Jafaar è un povero pescatore palestinese. A causa delle restrizioni imposte dalle autorità israeliane, la sua rete ormai si riempie solo di spazzatura, la sua casa è stata occupata dai militari e lui non sa come pagare i debiti.

 

A casa la moglie lo aspetta rassegnata, cogliendo olive da un albero che le è stato lasciato in eredità dal padre e sembra l’unico mezzo di sussistenza della coppia. Un giorno però nella rete di Jafaar, assieme a vecchie ciabatte di gomma spaiate, resta impigliato anche il bizzarro naufrago del titolo: un grosso maiale vietnamita, capitato chissà come tra le onde del mare di Gaza e che per l’uomo si rivelerà prima un ospite incomodo, poi una insperata fonte di guadagno.

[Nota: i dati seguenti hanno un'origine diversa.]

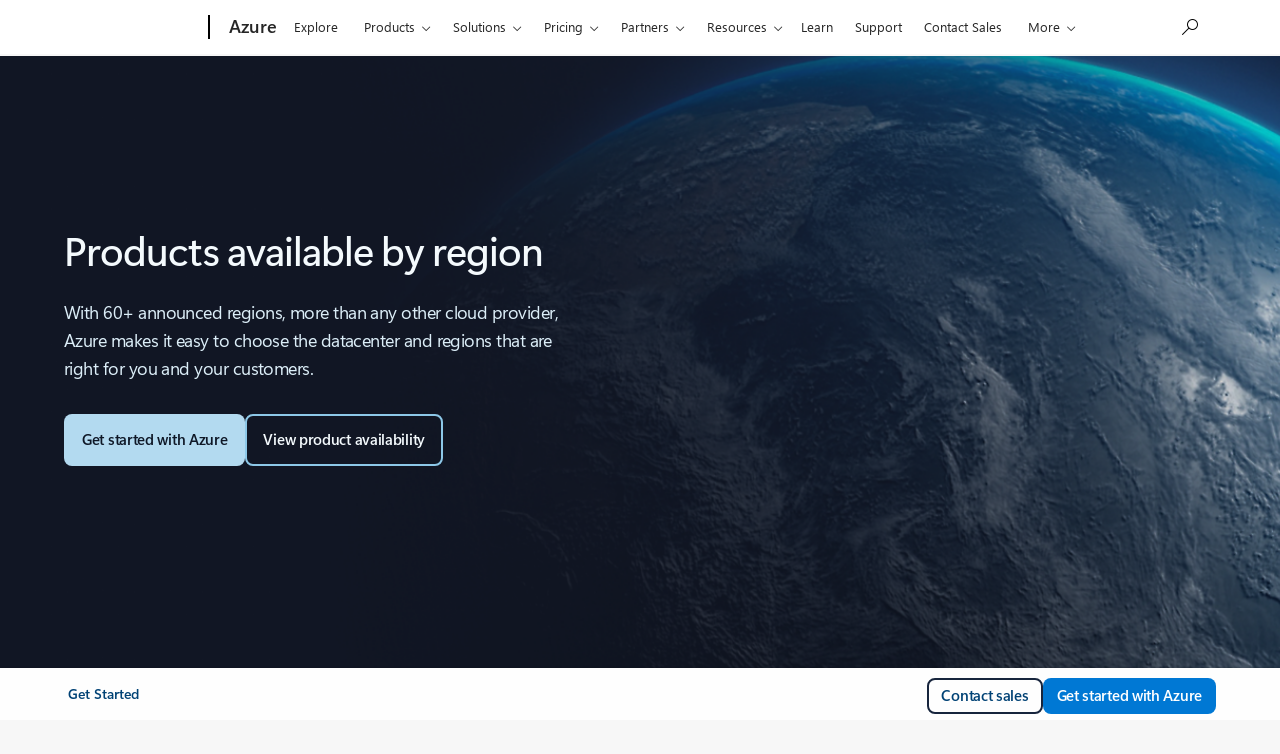

--- FILE ---
content_type: application/x-javascript
request_url: https://assets.adobedtm.com/5ef092d1efb5/2537c33769cb/a4215435d278/RC591f9ad062714fcc8eb5af350363e031-source.min.js
body_size: 625
content:
// For license information, see `https://assets.adobedtm.com/5ef092d1efb5/2537c33769cb/a4215435d278/RC591f9ad062714fcc8eb5af350363e031-source.js`.
_satellite.__registerScript('https://assets.adobedtm.com/5ef092d1efb5/2537c33769cb/a4215435d278/RC591f9ad062714fcc8eb5af350363e031-source.min.js', "var ruleCorrelationGuid=\"KIF-ea8e367c-a1c7-4e88-ae6c-907d6b8b1ab1\";if(console.log(ruleCorrelationGuid+\": Launcher Rule Fired\"),GPC_DataSharingOptIn)if(void 0===window.mscc||\"function\"!=typeof window.mscc.hasConsent||window.mscc.hasConsent()){var cachebuster=_satellite.getVar(\"cachebuster\"),pageName=encodeURIComponent(document.title),floodlightPixel=new Image(1,1);floodlightPixel.src=\"https://ad.doubleclick.net/ddm/activity/src=16291595;type=azure0;cat=us_ms0;u1=US;u2=en-US;u3=\"+pageName+\";u4=;u5=;dc_lat=;dc_rdid=;tag_for_child_directed_treatment=;tfua=;npa=;gdpr=${GDPR};gdpr_consent=${GDPR_CONSENT_755};ord=1;num=\"+cachebuster;var tiktokPixel=new Image(1,1);tiktokPixel.src=\"https://analytics.tiktok.com/api/v2/pixel_event_track?pixel_code=D5FCTEBC77U2L2QL6I00&event=ViewContent&event_id=\"+cachebuster;var rdtCid=_satellite.getVar(\"rdt_cid\"),redditPixel=new Image(1,1),redditPixelUrl=\"https://alb.reddit.com/rp.gif?id=a2_ib5f4qr2hlq6&event=PageVisit&integration=noscript&cb=\"+cachebuster;rdtCid&&(redditPixelUrl+=\"&click_id=\"+encodeURIComponent(rdtCid)),redditPixel.src=redditPixelUrl;var linkedInPixel=new Image(1,1);linkedInPixel.src=\"https://px.ads.linkedin.com/collect/?pid=8529620&fmt=gif&cb=\"+cachebuster}else console.log(ruleCorrelationGuid+\": User consent is not given\");");

--- FILE ---
content_type: application/x-javascript
request_url: https://assets.adobedtm.com/5ef092d1efb5/2537c33769cb/a4215435d278/RC339d530079b343ab98ea7feaf5e5dd2f-source.min.js
body_size: 936
content:
// For license information, see `https://assets.adobedtm.com/5ef092d1efb5/2537c33769cb/a4215435d278/RC339d530079b343ab98ea7feaf5e5dd2f-source.js`.
_satellite.__registerScript('https://assets.adobedtm.com/5ef092d1efb5/2537c33769cb/a4215435d278/RC339d530079b343ab98ea7feaf5e5dd2f-source.min.js', "var ruleCorrelationGuid=\"KIF-46a086f0-ece0-4620-b963-b82fae81a037d\";if(console.log(ruleCorrelationGuid+\": Launcher Rule Fired\"),GPC_DataSharingOptIn)if(void 0===window.mscc||\"function\"!=typeof window.mscc.hasConsent||window.mscc.hasConsent()){var encodedUrl=function(){var e=window.location.href.split(\"?\")[0];return encodeURIComponent(e)}();console.log(ruleCorrelationGuid+\": LI pixel\");var liPixel=new Image(1,1);liPixel.src=\"https://dc.ads.linkedin.com/collect/?fmt=gif&pid=7850&url=\"+encodedUrl,console.log(ruleCorrelationGuid+\": FB pixel\");var fbCachebuster=_satellite.getVar(\"cachebuster\"),fbPixel=new Image(1,1);fbPixel.src=\"https://www.facebook.com/tr?id=1770559986549030&ev=PageView&dpo=LDU&dpoco=0&dpost=0&noscript=1&ts=\"+fbCachebuster+\"&dl=\"+encodedUrl,console.log(ruleCorrelationGuid+\": Google pixel\");var gaPixel=new Image(1,1);gaPixel.src=\"https://googleads.g.doubleclick.net/pagead/viewthroughconversion/837109043/?guid=ON&script=0&random=\"+fbCachebuster+\" \";var tiktokPixel=new Image(1,1);tiktokPixel.src=\"https://analytics.tiktok.com/api/v2/pixel_event_track?pixel_code=D4TMUL3C77U0F897QGQG&event=ViewContent&event_id=\"+fbCachebuster;var rdtCid=_satellite.getVar(\"rdt_cid\"),redditPixel=new Image(1,1),redditPixelUrl=\"https://alb.reddit.com/rp.gif?id=t2_1446wi&event=PageVisit&integration=noscript\";rdtCid&&(redditPixelUrl+=\"&click_id=\"+encodeURIComponent(rdtCid)),redditPixel.src=redditPixelUrl,console.log(ruleCorrelationGuid+\": Bing pixel\"),function(e,t,o,i,n){var r,a,l;e[n]=e[n]||[],r=function(){var t={ti:\"4000034\"};t.q=e[n],e[n]=new UET(t),e[n].push(\"pageLoad\")},(a=t.createElement(o)).src=i,a.async=!0,a.onload=a.onreadystatechange=function(){var e=this.readyState;e&&\"loaded\"!==e&&\"complete\"!==e||(r(),a.onload=a.onreadystatechange=null)},(l=t.getElementsByTagName(o)[0]).parentNode.insertBefore(a,l)}(window,document,\"script\",\"//bat.bing.com/bat.js\",\"uetq\"),window.uetq=window.uetq||[],window.uetq.push(\"consent\",\"update\",{ad_storage:\"granted\"})}else console.log(ruleCorrelationGuid+\": User consent is not given\");");

--- FILE ---
content_type: application/x-javascript
request_url: https://assets.adobedtm.com/5ef092d1efb5/2537c33769cb/a4215435d278/RC3c7268fac3114fd1b7526dfe2a5fb5d1-source.min.js
body_size: 561
content:
// For license information, see `https://assets.adobedtm.com/5ef092d1efb5/2537c33769cb/a4215435d278/RC3c7268fac3114fd1b7526dfe2a5fb5d1-source.js`.
_satellite.__registerScript('https://assets.adobedtm.com/5ef092d1efb5/2537c33769cb/a4215435d278/RC3c7268fac3114fd1b7526dfe2a5fb5d1-source.min.js', "var ruleCorrelationGuid=\"KIF-b7813b60-35d4-4b85-9604-b9e6c375d0e3\";console.log(ruleCorrelationGuid+\": Launcher Rule Fired\");var userConsent=!(void 0!==window.mscc&&\"function\"==typeof window.mscc.hasConsent&&!window.mscc.hasConsent());if(userConsent||console.log(ruleCorrelationGuid+\": User consent is not given\"),userConsent&&GPC_DataSharingOptIn){console.log(ruleCorrelationGuid+\": Loading pixels\");var cachebuster=_satellite.getVar(\"cachebuster\");console.log(ruleCorrelationGuid+\": GCM pixel\");var gcmPixel=new Image(1,1);gcmPixel.src=\"https://ad.doubleclick.net/ddm/activity/src=8406079;type=atm;cat=lp_std;u6=explore;gdpr=${GDPR};gdpr_consent=${GDPR_CONSENT_755};ord=\"+cachebuster+\"?\",console.log(ruleCorrelationGuid+\": Reddit pixel\");var rdtCid=_satellite.getVar(\"rdt_cid\"),redditPixel=new Image(1,1),redditPixelUrl=\"https://alb.reddit.com/rp.gif?id=t2_1446wi&event=PageVisit&integration=noscript\";rdtCid&&(redditPixelUrl+=\"&click_id=\"+encodeURIComponent(rdtCid)),redditPixel.src=redditPixelUrl,console.log(ruleCorrelationGuid+\": TTD pixel\");var ttdPixel=new Image(1,1);ttdPixel.src=\"https://insight.adsrvr.org/track/pxl/?adv=tq5ketp&ct=0:393poq1&fmt=3\",console.log(ruleCorrelationGuid+\": Xandr Invest pixel\");var investPixel=new Image(1,1);investPixel.src=\"https://secure.adnxs.com/px?id=1842984&t=2&consent=1\"}");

Il film di Sylvain Estibal, premiato in Francia con un Cesar come migliore opera prima, è una piccola commedia delicata ed elegante che riesce nel difficile obiettivo di far ridere e sorridere pur affrontando un tema assai insidioso: l’occupazione della striscia di Gaza e l’infinita guerra tra Israeliani e Palestinesi. Il maldestro Jafaar, interpretato da Sasson Gabai, alle prese con un animale impuro tanto per lui quanto per i suoi antagonisti, è in realtà un uomo dall’animo semplice e  a suo modo pieno di tenerezza. Gli fanno da contorno una serie di personaggi irresistibili che consentono al regista di esplorare con sguardo divertito e sempre indulgente una serie di rocamboleschi nonsense e di atteggiamenti paranoici che non risparmiano nessuna delle parti in causa. C’è l’amico parrucchiere di Jafaar che gli fornisce un kalashnikov per uccidere l’animale impuro, c’è la colona israeliana di origine russa che alleva maiali per sfruttare la loro abilità nel fiutare gli esplosivi, c’è il soldato israeliano appassionato di telenovelas brasiliane e gli integralisti palestinesi che cercano di convincere Jafaar a farsi esplodere con il suo maiale per diventare un martire.

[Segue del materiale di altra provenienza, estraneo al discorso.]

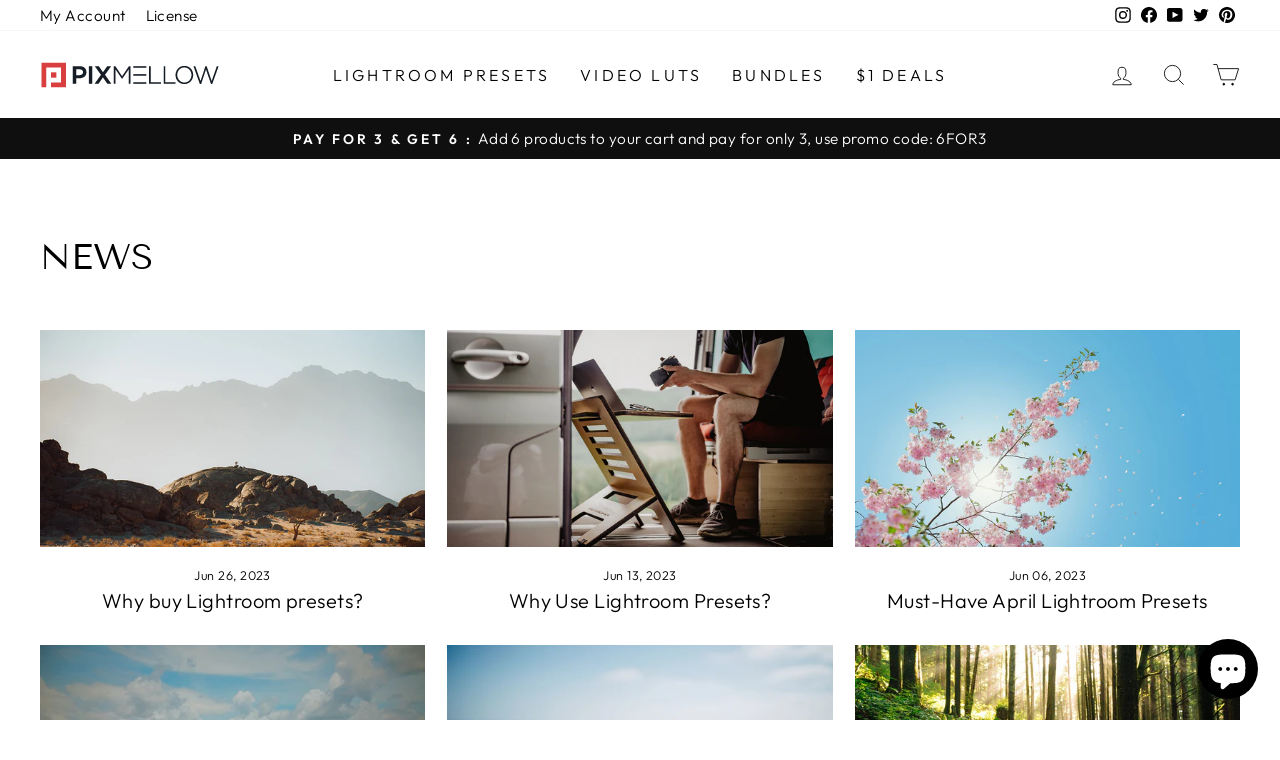

--- FILE ---
content_type: image/svg+xml
request_url: https://pixmellow.com/cdn/shop/files/Pixmellow-Logo-Color.svg?v=1681292890&width=110
body_size: 229
content:
<?xml version="1.0" encoding="utf-8"?>
<!-- Generator: Adobe Illustrator 26.0.1, SVG Export Plug-In . SVG Version: 6.00 Build 0)  -->
<svg version="1.1" id="Layer_1" xmlns="http://www.w3.org/2000/svg" xmlns:xlink="http://www.w3.org/1999/xlink" x="0px" y="0px"
	 width="520px" height="78px" viewBox="0 0 520 78" style="enable-background:new 0 0 520 78;" xml:space="preserve">
<style type="text/css">
	.st0{fill:#DA3F3F;}
	.st1{fill:#161D25;}
</style>
<g>
	<g>
		<polygon class="st0" points="4,3.4 4,74.6 18.1,74.6 18.1,60.5 18.1,17.5 32.4,17.5 61,17.5 61,60.5 31.7,60.5 31.7,74.6 
			75.2,74.6 75.2,3.4 		"/>
		<rect x="31.8" y="31.3" class="st0" width="15.5" height="15.5"/>
	</g>
	<g>
		<path class="st1" d="M129,18.3c-1.7-1.5-3.8-2.7-6.2-3.5c-2.4-0.8-5.1-1.2-8-1.2H94.7v50.8h9.8v-16h9.3c2.8,0,5.5-0.4,7.9-1.1
			c2.5-0.8,4.7-1.9,6.5-3.3c1.9-1.5,3.3-3.3,4.4-5.5c1.1-2.2,1.6-4.7,1.6-7.6v-0.1c0-2.6-0.5-4.9-1.4-7
			C132,21.6,130.7,19.8,129,18.3z M124.3,31.1c0,2.5-0.9,4.4-2.7,6c-1.8,1.6-4.3,2.4-7.5,2.4h-9.6V22.6h9.6c3.1,0,5.6,0.7,7.5,2.1
			c1.8,1.4,2.7,3.4,2.7,6.2V31.1z"/>
		<rect x="141.2" y="13.6" class="st1" width="9.8" height="50.8"/>
		<polygon class="st1" points="205.6,13.6 194.2,13.6 182,31 170,13.6 158.3,13.6 176.1,38.6 157.6,64.4 169,64.4 181.8,46 
			194.6,64.4 206.3,64.4 187.8,38.4 		"/>
		<polygon class="st1" points="237.2,42.5 217.8,13.8 217.6,13.6 213.3,13.6 213.3,64.4 217.9,64.4 217.9,22.5 236.7,49.9 
			237.6,49.9 256.4,22.5 256.4,64.4 261.2,64.4 261.2,13.6 256.9,13.6 		"/>
		<polygon class="st1" points="320.1,13.6 315.2,13.6 315.2,64.4 349.2,64.4 349.2,59.9 320.1,59.9 		"/>
		<polygon class="st1" points="362.1,13.6 357.3,13.6 357.3,64.4 391.3,64.4 391.3,59.9 362.1,59.9 		"/>
		<path class="st1" d="M442.6,38.6c-0.1-14.8-11-25.9-25.5-25.9c-16,0-25.6,13.3-25.6,26.3v0.1c0,14.9,11,26.1,25.5,26.1
			c16,0,25.5-13.2,25.6-26.1c0-0.1,0.1-0.2,0.1-0.2L442.6,38.6L442.6,38.6z M437.6,39.1c0,12.3-8.8,21.6-20.5,21.6
			c-11.6,0-20.6-9.6-20.6-21.8v-0.1c0-12.3,8.8-21.6,20.5-21.6c11.6,0,20.6,9.6,20.6,21.8V39.1z"/>
		<polygon class="st1" points="510.9,13.6 495.8,56.6 481.7,13.8 481.6,13.5 477.9,13.5 463.8,56.6 448.6,13.6 443.3,13.6 
			461.7,64.8 465.5,64.8 479.6,22.8 493.8,64.8 497.6,64.8 516,13.6 		"/>
		<rect x="269.5" y="36.5" class="st1" width="37.6" height="4.6"/>
		<rect x="269.5" y="13.6" class="st1" width="37.7" height="4.5"/>
		<rect x="269.5" y="59.9" class="st1" width="37.7" height="4.5"/>
	</g>
</g>
</svg>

E soprattutto c’è lui, il naufrago del titolo, che trotterella serafico attraverso le inquietudini e gli affanni degli uomini con leggerezza e irresistibile inconsapevolezza. Mascherato da pecora, occultato in una vasca da bagno o accessoriato con calzini variopinti affinché non tocchi con le zampe impure il territorio palestinese né quello israeliano, è lui il vero protagonista e non riusciamo a non innamorarcene. Il racconto di Estibal è una piccola gemma di surreale poesia che oppone uno sguardo pieno di umanità alla violenza del conflitto e dell’antagonismo tra i popoli. Quasi una favola che fa bene al cuore in uno scenario di insensata violenza. Un film a suo modo di denuncia che strizza l’occhio alla farsa trovando nel maiale del titolo originale (Le cochon de Gaza) un surreale, imprevedibile punto di incontro tra due popoli.